La maturation sexuelle et la gamétogenèse commencent à la fin de l’hiver et se poursuivent jusque vers le mois de juillet, période de la fécondation externe[12]. Cette fécondation a lieu préférentiellement durant le flot de la marée. La ponte peut se produire plusieurs fois durant l’été, lorsque la température de l’eau est supérieure à un seuil (18 à 20 °C), et sa durée aller de quelques minutes à plus d’une heure. Chez la femelle, elle se traduit par de violents mouvements valvaires, ce qui rend la ponte détectable au moyen d’un enregistrement de l’activité valvaire. Chez le mâle, c’est une importante action des cils qui propulse les spermatozoïdes à l’extérieur[13].
La stratégie reproductive de type r est liée à la forte mortalité de la phase planctonique de l'huître. La fécondité est très élevée : une femelle libère entre 20 et 100 millions d’œufs non fécondés par ponte, contre un million pour l'huître plate[14],[15].
Cycle de vie
[modifier | modifier le code]Cette huître est une espèce ovipare hermaphrodite protandre successive[16].

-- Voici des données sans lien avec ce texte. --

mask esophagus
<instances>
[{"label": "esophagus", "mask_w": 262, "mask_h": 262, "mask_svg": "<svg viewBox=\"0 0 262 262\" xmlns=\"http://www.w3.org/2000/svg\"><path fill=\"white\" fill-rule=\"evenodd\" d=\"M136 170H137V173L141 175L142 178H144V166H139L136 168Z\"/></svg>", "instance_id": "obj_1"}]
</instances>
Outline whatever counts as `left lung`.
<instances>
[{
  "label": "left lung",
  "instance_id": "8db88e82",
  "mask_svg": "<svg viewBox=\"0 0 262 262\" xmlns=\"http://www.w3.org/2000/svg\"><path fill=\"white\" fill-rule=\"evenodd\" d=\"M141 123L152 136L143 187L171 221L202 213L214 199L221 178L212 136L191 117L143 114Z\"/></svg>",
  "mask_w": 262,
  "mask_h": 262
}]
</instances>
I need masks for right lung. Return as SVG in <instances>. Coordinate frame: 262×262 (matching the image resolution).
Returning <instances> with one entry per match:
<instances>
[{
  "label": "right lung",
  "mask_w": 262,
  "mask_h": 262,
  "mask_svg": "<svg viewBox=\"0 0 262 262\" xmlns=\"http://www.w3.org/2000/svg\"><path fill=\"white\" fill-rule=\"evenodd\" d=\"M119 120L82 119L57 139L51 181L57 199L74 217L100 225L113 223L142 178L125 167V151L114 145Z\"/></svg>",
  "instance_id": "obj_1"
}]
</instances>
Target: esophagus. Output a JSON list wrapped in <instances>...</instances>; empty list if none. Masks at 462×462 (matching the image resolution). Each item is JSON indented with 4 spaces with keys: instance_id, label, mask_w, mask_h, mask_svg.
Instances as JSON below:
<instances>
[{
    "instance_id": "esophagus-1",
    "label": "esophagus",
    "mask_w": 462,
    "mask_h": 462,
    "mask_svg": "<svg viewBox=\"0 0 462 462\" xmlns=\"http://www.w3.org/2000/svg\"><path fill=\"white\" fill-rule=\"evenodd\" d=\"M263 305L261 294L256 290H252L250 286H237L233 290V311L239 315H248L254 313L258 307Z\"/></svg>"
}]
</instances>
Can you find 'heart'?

La gamétogénèse est active au printemps et se traduit par le développement de la gonade autour de la glande digestive (en maturant, cet organe reproducteur devient blanchâtre : l'huître est dite « laiteuse »). La fécondation externe a lieu après l'émission de spermatozoïdes et d'ovocytes une ou plusieurs fois par été lorsque la température de l'eau est supérieure à un seuil d'environ 18 – 20 °C[17]. L'œuf fécondé donne une larve planctonique qui dérive avec la masse d’eau pendant environ 20 jours[18]. Cette phase larvaire passe par différents stades : la larve trochophore devient, au bout de 24 heures environ, une larve D puis une larve véligère qui mesure 60 µm. Vivant de ses réserves énergétiques, elle devient strictement planctotrophe au bout de 5 jours environ[19].

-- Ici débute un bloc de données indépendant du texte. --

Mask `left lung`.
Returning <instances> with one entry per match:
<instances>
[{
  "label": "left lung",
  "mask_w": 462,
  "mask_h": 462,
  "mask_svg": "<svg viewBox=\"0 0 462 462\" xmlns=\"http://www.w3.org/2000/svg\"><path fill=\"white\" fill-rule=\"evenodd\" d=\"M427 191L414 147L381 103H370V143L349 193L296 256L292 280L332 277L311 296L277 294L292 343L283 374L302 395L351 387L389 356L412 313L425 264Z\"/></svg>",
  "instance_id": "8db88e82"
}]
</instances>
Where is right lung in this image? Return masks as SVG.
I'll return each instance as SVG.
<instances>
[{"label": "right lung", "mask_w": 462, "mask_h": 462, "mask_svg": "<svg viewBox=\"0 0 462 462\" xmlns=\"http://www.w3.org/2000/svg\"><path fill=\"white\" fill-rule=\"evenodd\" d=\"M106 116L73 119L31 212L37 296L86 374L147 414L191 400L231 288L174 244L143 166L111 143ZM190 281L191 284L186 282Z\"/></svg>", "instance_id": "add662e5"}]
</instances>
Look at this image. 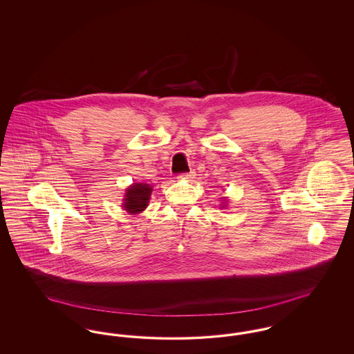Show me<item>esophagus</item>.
Segmentation results:
<instances>
[{
	"label": "esophagus",
	"instance_id": "esophagus-1",
	"mask_svg": "<svg viewBox=\"0 0 354 354\" xmlns=\"http://www.w3.org/2000/svg\"><path fill=\"white\" fill-rule=\"evenodd\" d=\"M194 176H195V171H189V172H185V174L179 175L180 179H192Z\"/></svg>",
	"mask_w": 354,
	"mask_h": 354
}]
</instances>
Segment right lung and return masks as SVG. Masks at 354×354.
<instances>
[{"mask_svg": "<svg viewBox=\"0 0 354 354\" xmlns=\"http://www.w3.org/2000/svg\"><path fill=\"white\" fill-rule=\"evenodd\" d=\"M151 191L152 188L149 185L135 183L130 188H127L123 207L130 214H139L145 211V208L149 205Z\"/></svg>", "mask_w": 354, "mask_h": 354, "instance_id": "right-lung-1", "label": "right lung"}]
</instances>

La larve véligère dispose d’un velum, une sorte de voile cilié, qui lui sert à se déplacer et à capturer ses proies. Elle se recouvre rapidement d'une coquille larvaire, la prodissoconque (larve umbonée). À la fin du stade larvaire (en moyenne deux à trois semaines), elle atteint 300 µm, se munit d’un pied (larve dite pédivéligère) qui lui permet de ramper pour choisir le substrat sur lequel elle va se fixer et lui sécrète le ciment pour la fixation. Une fois fixée, la larve devenue naissain commence sa métamorphose et le développement des organes de l’adulte[20].
Systématique
[modifier | modifier le code]Le nom valide complet (avec auteur) de ce taxon est Magallana gigas (Thunberg, 1793)[21].
Magallana gigas a pour synonymes[21] :
- Lopha (Ostreola) posjetica beringi Vialov, 1946
- Lopha (Ostreola) posjetica newelskyi Vialov, 1946
- Lopha (Ostreola) posjetica zawoikoi Vialov, 1946
- Ostrea chemnitzii var. elongata Grabau & S. G. King, 1928
- Ostrea gigas var. tientsiensis Grabau & S. G. King, 1928
- Crassostrea (Magallana) gigas (Thunberg, 1793)

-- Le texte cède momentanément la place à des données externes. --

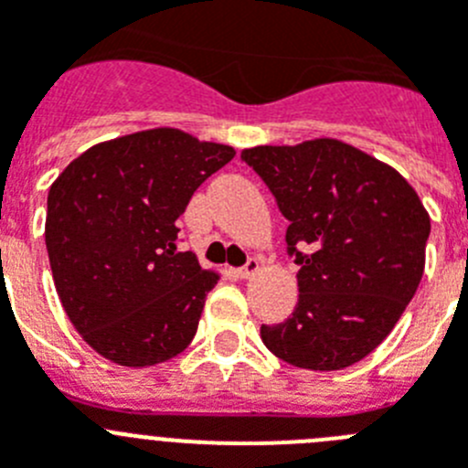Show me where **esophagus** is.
<instances>
[{"label": "esophagus", "mask_w": 468, "mask_h": 468, "mask_svg": "<svg viewBox=\"0 0 468 468\" xmlns=\"http://www.w3.org/2000/svg\"><path fill=\"white\" fill-rule=\"evenodd\" d=\"M258 270H260V260L250 258L246 264H243L241 270H239V276H241V279H250V276H255V271Z\"/></svg>", "instance_id": "34e87169"}]
</instances>
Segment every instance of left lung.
<instances>
[{
	"mask_svg": "<svg viewBox=\"0 0 468 468\" xmlns=\"http://www.w3.org/2000/svg\"><path fill=\"white\" fill-rule=\"evenodd\" d=\"M291 225L295 312L262 325L264 346L307 370H342L394 330L424 274L427 208L403 176L333 138L241 152Z\"/></svg>",
	"mask_w": 468,
	"mask_h": 468,
	"instance_id": "obj_1",
	"label": "left lung"
}]
</instances>
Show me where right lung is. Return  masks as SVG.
<instances>
[{
    "instance_id": "add662e5",
    "label": "right lung",
    "mask_w": 468,
    "mask_h": 468,
    "mask_svg": "<svg viewBox=\"0 0 468 468\" xmlns=\"http://www.w3.org/2000/svg\"><path fill=\"white\" fill-rule=\"evenodd\" d=\"M234 147L180 128H152L93 144L48 189L47 250L63 309L107 361L147 367L197 335L220 276L177 253V218Z\"/></svg>"
}]
</instances>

- Crassostrea gigas (Thunberg, 1793)
- Crassostrea laperousii (Schrenck, 1862)
- Crassostrea posjetica (Razin, 1934)
- Crassostrea talienwhanensis (Crosse, 1862)
- Dioeciostrea hispaniola Orton, 1928
- Lopha (Ostreola) posjetica (Razin, 1934)
- Ostraea cymbaeformis G. B. Sowerby II, 1871
- Ostraea rostralis Lamarck, 1819, sensu G. B. Sowerby II, 1871
- Ostrea gigas Thunberg, 1793
- Ostrea gravitesta Yokoyama, 1926
- Ostrea laperousii Schrenck, 1861
- Ostrea posjetica Razin, 1934
- Ostrea talienwhanensis Crosse, 1862
Publication originale
[modifier | modifier le code]- Thunberg, C.P. (1793). Tekning och Beskrifning på en stor Ostronsort ifrån Japan. Kongliga Vetenskaps Academiens Nya Handlingar. 14(4-6): 140-142, 1 pl. lire en ligne
Une phylogénie controversée
[modifier | modifier le code]Originellement placée dans le genre-type des huîtres Ostrea, cette espèce a été connue pendant tout le XXe siècle sous le nom de « Crassostrea gigas », mais une étude génétique publiée en 2014[22] puis complétée en 2017[23] l'a placée, ainsi que plusieurs autres espèces du même genre, dans le genre Magallana, nouvellement créé[23].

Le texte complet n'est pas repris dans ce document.